* INPUT RECORDS
--- Begin ---

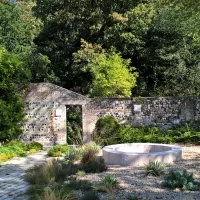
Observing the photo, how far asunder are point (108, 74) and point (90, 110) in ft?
5.93

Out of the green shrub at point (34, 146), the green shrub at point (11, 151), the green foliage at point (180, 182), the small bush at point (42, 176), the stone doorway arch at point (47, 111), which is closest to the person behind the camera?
the green foliage at point (180, 182)

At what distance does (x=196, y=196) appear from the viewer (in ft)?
19.7

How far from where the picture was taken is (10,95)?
14.8 m

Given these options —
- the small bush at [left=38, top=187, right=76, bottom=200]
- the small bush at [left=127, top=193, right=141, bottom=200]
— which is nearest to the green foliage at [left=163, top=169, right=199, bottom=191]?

--- End ---

* REQUIRED WORK
Write the full listing out again with every line unchanged, but include no pictures.

* TASK ANSWER
Observing the photo, how far asunder are point (108, 74) and point (90, 110) in ft?
5.93

Out of the green shrub at point (34, 146), the green shrub at point (11, 151), the green foliage at point (180, 182), the small bush at point (42, 176), the stone doorway arch at point (47, 111), which is closest to the person behind the camera?
the green foliage at point (180, 182)

At what distance does (x=196, y=196) appear from the viewer (in ft)?
19.7

How far from where the picture was taken is (10,95)?
14.8 m

Given these options —
- the small bush at [left=38, top=187, right=76, bottom=200]
- the small bush at [left=127, top=193, right=141, bottom=200]
— which is nearest to the green foliage at [left=163, top=169, right=199, bottom=191]?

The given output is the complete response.